▶ [EXTRAIT DU TEXTE]

———

Je quitte Wenzhou sans avoir compris grand-chose de ce qui fait la spécificité de cette ville et de sa population. Il aurait fallu se documenter, prendre des contacts avant, bref préparer cette visite. Et 48 heures sur place, c’est bien court. Enfin, ma légitimité ici est questionnable ? Je n’ai aucun mandat. Je ne suis ni commerçant, ni chercheur, ni journaliste, je n’y ai ni famille, ni amis ; je n’intéresse personne.
Lorsqu’on est touriste, l’affaire est différente. On vous reçoit pour ce que vous venez chercher : du sable, du soleil, des sites dûment labellisés. Tout est d’une simplicité déconcertante. Hôtel, restaurant, transport, vous n’avez qu’à vous laisser guider. Tout est organisé, traduit, interprété, rapporté à votre culture. On vous attend. Le programme est fixé par avance, à votre insu.

———

▶ [EXTRAITS DE DONNÉES]
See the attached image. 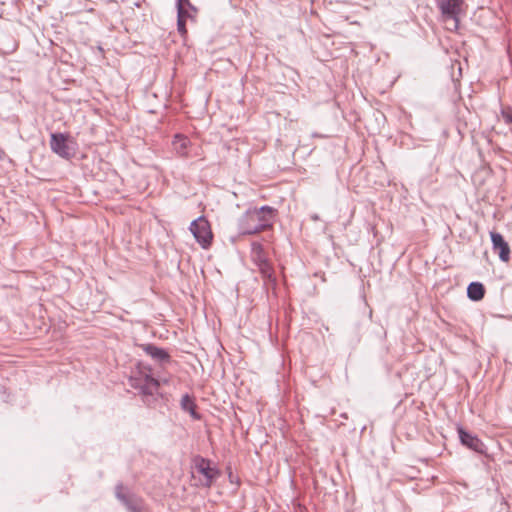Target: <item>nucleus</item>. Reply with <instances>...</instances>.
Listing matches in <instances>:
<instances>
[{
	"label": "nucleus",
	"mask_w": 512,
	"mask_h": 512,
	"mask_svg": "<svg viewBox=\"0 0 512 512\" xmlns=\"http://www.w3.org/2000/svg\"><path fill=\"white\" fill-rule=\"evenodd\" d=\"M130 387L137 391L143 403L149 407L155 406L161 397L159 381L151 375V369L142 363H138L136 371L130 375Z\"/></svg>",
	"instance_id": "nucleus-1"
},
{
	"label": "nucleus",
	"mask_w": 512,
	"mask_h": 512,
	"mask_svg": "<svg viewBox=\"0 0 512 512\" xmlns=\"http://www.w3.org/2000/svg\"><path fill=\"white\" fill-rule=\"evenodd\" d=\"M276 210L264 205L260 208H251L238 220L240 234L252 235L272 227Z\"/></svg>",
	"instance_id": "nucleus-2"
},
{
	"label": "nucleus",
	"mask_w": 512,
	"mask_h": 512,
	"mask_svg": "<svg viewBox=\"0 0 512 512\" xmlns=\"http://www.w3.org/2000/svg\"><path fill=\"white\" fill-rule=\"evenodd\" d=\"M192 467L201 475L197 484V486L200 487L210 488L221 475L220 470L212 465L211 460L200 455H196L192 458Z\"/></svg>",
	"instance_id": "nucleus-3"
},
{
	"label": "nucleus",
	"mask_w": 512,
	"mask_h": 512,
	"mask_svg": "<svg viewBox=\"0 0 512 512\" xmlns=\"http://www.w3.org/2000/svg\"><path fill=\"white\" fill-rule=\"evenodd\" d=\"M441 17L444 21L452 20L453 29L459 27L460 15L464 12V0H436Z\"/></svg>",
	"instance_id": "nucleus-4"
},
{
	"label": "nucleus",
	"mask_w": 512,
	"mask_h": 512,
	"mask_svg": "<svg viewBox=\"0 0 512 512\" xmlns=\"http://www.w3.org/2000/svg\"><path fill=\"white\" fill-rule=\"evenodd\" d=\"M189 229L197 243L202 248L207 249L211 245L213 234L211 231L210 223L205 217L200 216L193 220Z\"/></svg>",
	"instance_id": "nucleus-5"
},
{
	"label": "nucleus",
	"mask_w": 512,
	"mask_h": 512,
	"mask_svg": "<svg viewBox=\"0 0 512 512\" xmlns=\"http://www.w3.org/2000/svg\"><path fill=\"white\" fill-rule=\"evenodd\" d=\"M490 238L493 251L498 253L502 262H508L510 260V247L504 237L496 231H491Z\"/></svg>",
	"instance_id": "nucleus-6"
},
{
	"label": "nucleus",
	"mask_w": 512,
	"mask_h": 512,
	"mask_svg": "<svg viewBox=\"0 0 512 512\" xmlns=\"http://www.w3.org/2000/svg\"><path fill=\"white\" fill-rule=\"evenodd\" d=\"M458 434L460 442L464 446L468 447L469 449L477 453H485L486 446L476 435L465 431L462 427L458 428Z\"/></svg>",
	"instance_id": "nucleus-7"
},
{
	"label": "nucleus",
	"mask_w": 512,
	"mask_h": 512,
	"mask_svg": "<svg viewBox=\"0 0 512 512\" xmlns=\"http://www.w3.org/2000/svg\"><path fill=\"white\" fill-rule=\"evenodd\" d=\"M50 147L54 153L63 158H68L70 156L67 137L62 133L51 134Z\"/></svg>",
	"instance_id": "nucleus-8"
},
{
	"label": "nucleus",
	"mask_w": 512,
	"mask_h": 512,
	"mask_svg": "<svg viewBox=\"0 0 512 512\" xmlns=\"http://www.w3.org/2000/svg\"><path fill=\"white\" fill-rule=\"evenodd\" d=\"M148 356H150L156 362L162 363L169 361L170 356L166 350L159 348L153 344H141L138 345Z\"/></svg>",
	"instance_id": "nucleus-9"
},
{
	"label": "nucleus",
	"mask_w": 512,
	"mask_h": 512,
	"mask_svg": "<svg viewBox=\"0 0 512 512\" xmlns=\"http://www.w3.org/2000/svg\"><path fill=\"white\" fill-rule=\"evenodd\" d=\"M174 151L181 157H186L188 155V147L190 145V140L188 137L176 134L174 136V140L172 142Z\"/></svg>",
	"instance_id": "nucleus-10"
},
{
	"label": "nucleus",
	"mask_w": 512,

———

▶ [EXERCICES]
1. Transcrivez fidèlement le passage du texte sur Wenzhou qui va de « Je quitte Wenzhou » jusqu'à « à votre insu. ».
2. Reprenez le texte sur Wenzhou et poursuivez-le à partir de l'endroit où il s'arrête.

▶ [RÉSULTATS PAR TÂCHE]
1.
Je quitte Wenzhou sans avoir compris grand-chose de ce qui fait la spécificité de cette ville et de sa population. Il aurait fallu se documenter, prendre des contacts avant, bref préparer cette visite. Et 48 heures sur place, c’est bien court. Enfin, ma légitimité ici est questionnable ? Je n’ai aucun mandat. Je ne suis ni commerçant, ni chercheur, ni journaliste, je n’y ai ni famille, ni amis ; je n’intéresse personne.
Lorsqu’on est touriste, l’affaire est différente. On vous reçoit pour ce que vous venez chercher : du sable, du soleil, des sites dûment labellisés. Tout est d’une simplicité déconcertante. Hôtel, restaurant, transport, vous n’avez qu’à vous laisser guider. Tout est organisé, traduit, interprété, rapporté à votre culture. On vous attend. Le programme est fixé par avance, à votre insu.

2.
Par contre, allez en terre wenzhou, demandez à voir les célèbres usines de chaussures, le port, les implantations de la communauté à travers le monde, essayez de croiser des traces de Belleville, de vous faire expliquer des rudiments du dialecte, là nada, débrouillez-vous et en chinois, svp.
Pour me réconforter de cet échec, il faut bien le dire programmé, de cette frustration, la météo a fait un geste. Le soleil revenu, j’ai pu admirer les quais, et au loin les montagnes qui encadrent Wenzhou.
La ville se déploie densément sur les deux rives du Ou, large et boueux, mais préserve les belles pentes abruptes et boisées.
Au moins aurais-je vu le décor, à défaut de comprendre le théâtre qui s’y joue.
Autre satisfaction de touriste, j’ai pu assister au moment où je prenais mes bagages pour sauter dans un taxi, à la danse des dragons jaune et rouge, qui me semble plus célèbre à Belleville qu’en Chine ! Fanfare, majorettes, grand autel avec offrandes, encens et bougie, pétard, la procession se poursuit vite fait, bien fait, de commerce en commerce. La ‘cérémonie’ n’attire que quelques badauds qui prennent trois photos avec leur portable.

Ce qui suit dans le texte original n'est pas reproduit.